What you need to do ->
• A. In the text on occupational exposure, who is responsible for determining which job classifications or specific tasks and procedures involve occupational exposure?
• B. From the text on occupational exposure, return the passage that starts at the words "OSHA does not" and ends after "with occupational exposure.".
-------- Text block --------
OSHA does not generally consider maintenance personnel/janitorial /housekeeping staff employed in non-health care facilities to have occupational exposure. "Occupational exposure" is defined as "reasonably anticipated skin, eye, mucous membrane, or parenteral contact with blood or other potentially infectious material which may result from the performance on an employee's duties."
At the same time, it is the employer's responsibility to determine which job classifications or specific tasks and procedures involve occupational exposure. If OSHA determines, on a case-by-case basis, that sufficient evidence exists of reasonably anticipated exposure, the employer will be held responsible for providing the protections of 29 CFR 1910.1030 to the employees with occupational exposure.
-------- Listed entries --------
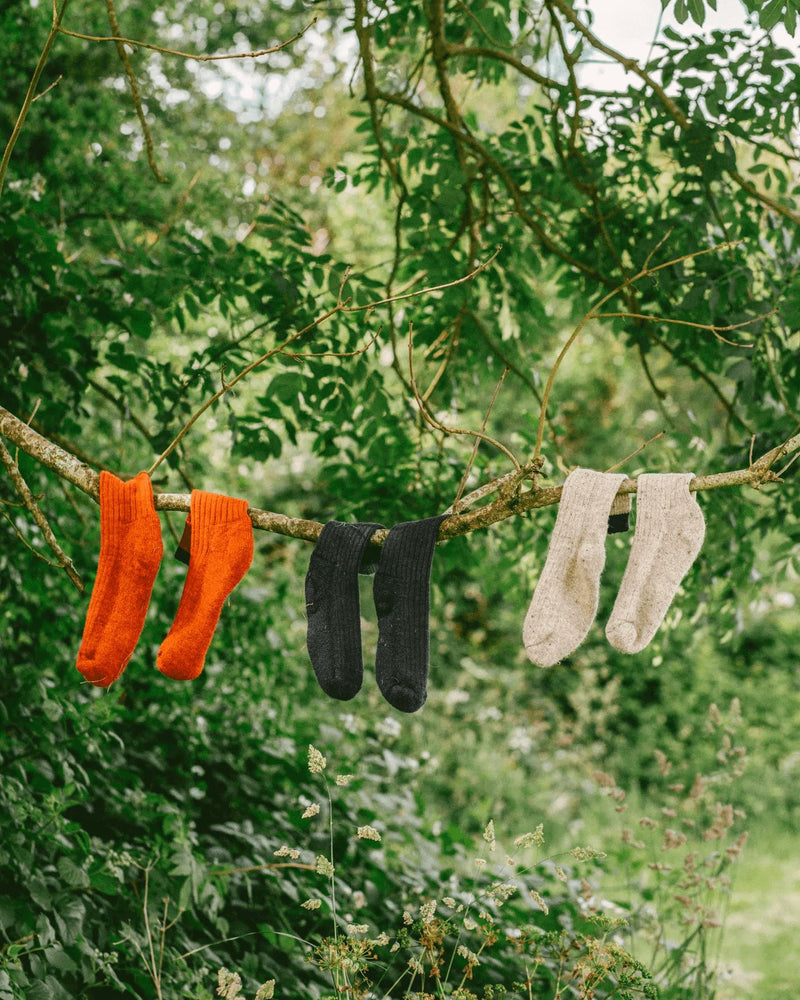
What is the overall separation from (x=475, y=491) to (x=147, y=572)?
2.36 ft

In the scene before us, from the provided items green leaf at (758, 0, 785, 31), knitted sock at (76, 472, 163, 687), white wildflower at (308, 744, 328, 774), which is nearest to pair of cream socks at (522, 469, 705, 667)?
white wildflower at (308, 744, 328, 774)

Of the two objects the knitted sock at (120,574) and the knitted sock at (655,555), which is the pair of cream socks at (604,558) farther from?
the knitted sock at (120,574)

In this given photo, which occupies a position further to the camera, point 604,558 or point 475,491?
point 475,491

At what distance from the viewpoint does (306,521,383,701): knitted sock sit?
5.82ft

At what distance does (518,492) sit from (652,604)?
1.08 ft

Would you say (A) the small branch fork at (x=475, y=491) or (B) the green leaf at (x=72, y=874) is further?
(B) the green leaf at (x=72, y=874)

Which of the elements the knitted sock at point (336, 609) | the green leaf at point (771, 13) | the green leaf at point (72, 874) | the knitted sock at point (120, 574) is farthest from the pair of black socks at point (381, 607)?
the green leaf at point (771, 13)

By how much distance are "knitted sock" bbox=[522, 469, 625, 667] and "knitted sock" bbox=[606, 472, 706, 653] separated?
2.3 inches

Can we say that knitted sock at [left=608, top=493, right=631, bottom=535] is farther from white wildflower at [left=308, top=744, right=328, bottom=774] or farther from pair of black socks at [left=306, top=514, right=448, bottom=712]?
white wildflower at [left=308, top=744, right=328, bottom=774]

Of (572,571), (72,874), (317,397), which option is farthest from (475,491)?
(72,874)

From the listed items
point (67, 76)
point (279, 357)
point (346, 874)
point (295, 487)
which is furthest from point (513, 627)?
point (67, 76)

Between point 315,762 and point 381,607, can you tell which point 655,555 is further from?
point 315,762

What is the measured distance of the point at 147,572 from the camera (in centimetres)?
186

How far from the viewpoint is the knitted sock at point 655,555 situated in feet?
5.28
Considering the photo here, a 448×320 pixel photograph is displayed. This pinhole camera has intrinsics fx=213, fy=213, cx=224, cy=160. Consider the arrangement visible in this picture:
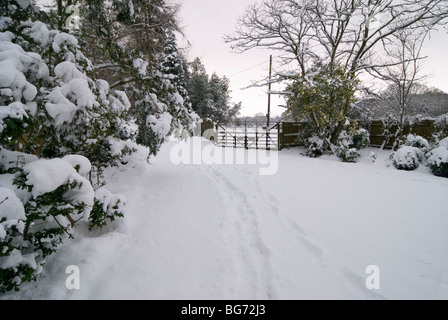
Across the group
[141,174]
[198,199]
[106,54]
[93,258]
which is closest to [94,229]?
[93,258]

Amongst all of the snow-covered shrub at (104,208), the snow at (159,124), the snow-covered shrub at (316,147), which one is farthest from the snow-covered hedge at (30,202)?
the snow-covered shrub at (316,147)

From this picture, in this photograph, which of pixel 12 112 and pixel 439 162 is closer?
pixel 12 112

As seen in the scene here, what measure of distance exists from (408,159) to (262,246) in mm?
8163

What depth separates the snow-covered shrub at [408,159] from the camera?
316 inches

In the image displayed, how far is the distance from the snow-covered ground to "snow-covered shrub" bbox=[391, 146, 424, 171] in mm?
2642

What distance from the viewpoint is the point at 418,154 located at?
8.27 m

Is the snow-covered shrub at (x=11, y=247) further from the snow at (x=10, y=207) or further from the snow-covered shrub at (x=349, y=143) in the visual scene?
the snow-covered shrub at (x=349, y=143)

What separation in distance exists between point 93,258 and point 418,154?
35.6 ft

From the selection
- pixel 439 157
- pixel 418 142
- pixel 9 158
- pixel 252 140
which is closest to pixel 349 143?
pixel 418 142

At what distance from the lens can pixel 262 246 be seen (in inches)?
126

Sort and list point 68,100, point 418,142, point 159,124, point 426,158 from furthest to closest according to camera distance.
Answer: point 418,142 → point 426,158 → point 159,124 → point 68,100

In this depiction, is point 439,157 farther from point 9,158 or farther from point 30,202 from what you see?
point 9,158

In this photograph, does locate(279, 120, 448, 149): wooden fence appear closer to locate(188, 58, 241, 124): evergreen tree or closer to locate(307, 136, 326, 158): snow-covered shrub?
locate(307, 136, 326, 158): snow-covered shrub

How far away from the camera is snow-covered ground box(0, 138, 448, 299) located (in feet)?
Answer: 7.96
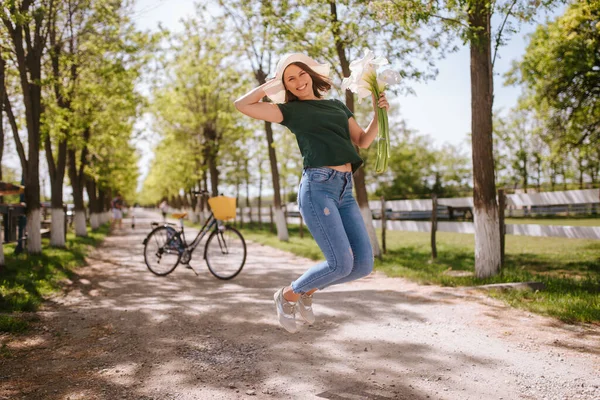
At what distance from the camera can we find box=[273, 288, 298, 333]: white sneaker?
145 inches

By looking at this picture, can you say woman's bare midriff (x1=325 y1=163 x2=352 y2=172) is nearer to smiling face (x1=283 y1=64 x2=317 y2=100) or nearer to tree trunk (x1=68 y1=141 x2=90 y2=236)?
smiling face (x1=283 y1=64 x2=317 y2=100)

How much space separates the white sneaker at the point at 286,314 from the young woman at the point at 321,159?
0.22 meters

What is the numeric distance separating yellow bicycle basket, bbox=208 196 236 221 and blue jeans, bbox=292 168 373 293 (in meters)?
4.61

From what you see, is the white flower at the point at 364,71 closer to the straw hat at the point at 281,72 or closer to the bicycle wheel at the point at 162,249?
the straw hat at the point at 281,72

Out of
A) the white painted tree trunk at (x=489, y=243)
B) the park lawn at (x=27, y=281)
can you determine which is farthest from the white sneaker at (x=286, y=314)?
the white painted tree trunk at (x=489, y=243)

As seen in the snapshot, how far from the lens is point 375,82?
3.57 m

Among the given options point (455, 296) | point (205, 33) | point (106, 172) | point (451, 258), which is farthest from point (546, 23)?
point (106, 172)

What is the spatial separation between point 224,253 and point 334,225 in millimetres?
5478

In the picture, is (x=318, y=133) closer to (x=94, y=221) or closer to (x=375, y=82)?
(x=375, y=82)

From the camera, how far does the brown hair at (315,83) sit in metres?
3.54

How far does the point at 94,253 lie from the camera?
45.6ft

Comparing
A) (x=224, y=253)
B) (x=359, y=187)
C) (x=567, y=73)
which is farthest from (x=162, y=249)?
(x=567, y=73)

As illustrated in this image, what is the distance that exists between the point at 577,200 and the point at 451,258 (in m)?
3.75

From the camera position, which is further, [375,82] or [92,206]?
[92,206]
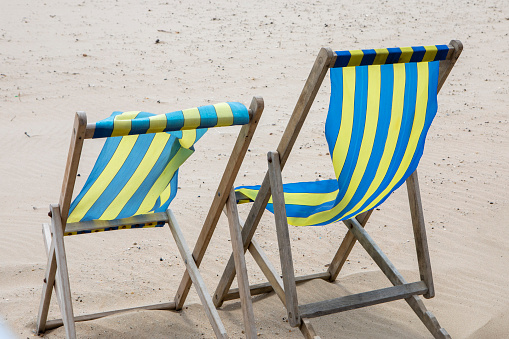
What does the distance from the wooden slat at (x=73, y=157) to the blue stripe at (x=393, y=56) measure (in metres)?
1.15

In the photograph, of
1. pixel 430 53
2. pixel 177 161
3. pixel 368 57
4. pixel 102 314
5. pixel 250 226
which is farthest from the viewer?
pixel 102 314

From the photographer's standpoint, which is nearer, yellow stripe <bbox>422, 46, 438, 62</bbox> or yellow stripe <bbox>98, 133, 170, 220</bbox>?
yellow stripe <bbox>422, 46, 438, 62</bbox>

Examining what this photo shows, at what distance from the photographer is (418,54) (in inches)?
90.7

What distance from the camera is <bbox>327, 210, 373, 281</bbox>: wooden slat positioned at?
321cm

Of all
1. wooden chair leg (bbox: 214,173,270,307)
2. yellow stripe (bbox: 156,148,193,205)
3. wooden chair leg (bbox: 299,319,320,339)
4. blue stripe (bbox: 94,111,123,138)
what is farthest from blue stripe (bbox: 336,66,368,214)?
blue stripe (bbox: 94,111,123,138)

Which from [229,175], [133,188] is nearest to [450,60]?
[229,175]

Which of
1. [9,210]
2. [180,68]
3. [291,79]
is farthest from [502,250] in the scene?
[180,68]

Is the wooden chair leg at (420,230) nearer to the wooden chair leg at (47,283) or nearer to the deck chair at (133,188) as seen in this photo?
the deck chair at (133,188)

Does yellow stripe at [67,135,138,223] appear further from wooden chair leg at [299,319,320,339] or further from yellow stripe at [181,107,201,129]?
wooden chair leg at [299,319,320,339]

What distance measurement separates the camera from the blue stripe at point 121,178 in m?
2.64

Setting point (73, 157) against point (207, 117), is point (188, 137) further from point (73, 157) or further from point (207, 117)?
point (73, 157)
--------
Answers in order ->
• A. The employer is responsible for making that determination.

• B.
OSHA does not generally consider maintenance personnel/janitorial /housekeeping staff employed in non-health care facilities to have occupational exposure. "Occupational exposure" is defined as "reasonably anticipated skin, eye, mucous membrane, or parenteral contact with blood or other potentially infectious material which may result from the performance on an employee's duties."
At the same time, it is the employer's responsibility to determine which job classifications or specific tasks and procedures involve occupational exposure. If OSHA determines, on a case-by-case basis, that sufficient evidence exists of reasonably anticipated exposure, the employer will be held responsible for providing the protections of 29 CFR 1910.1030 to the employees with occupational exposure.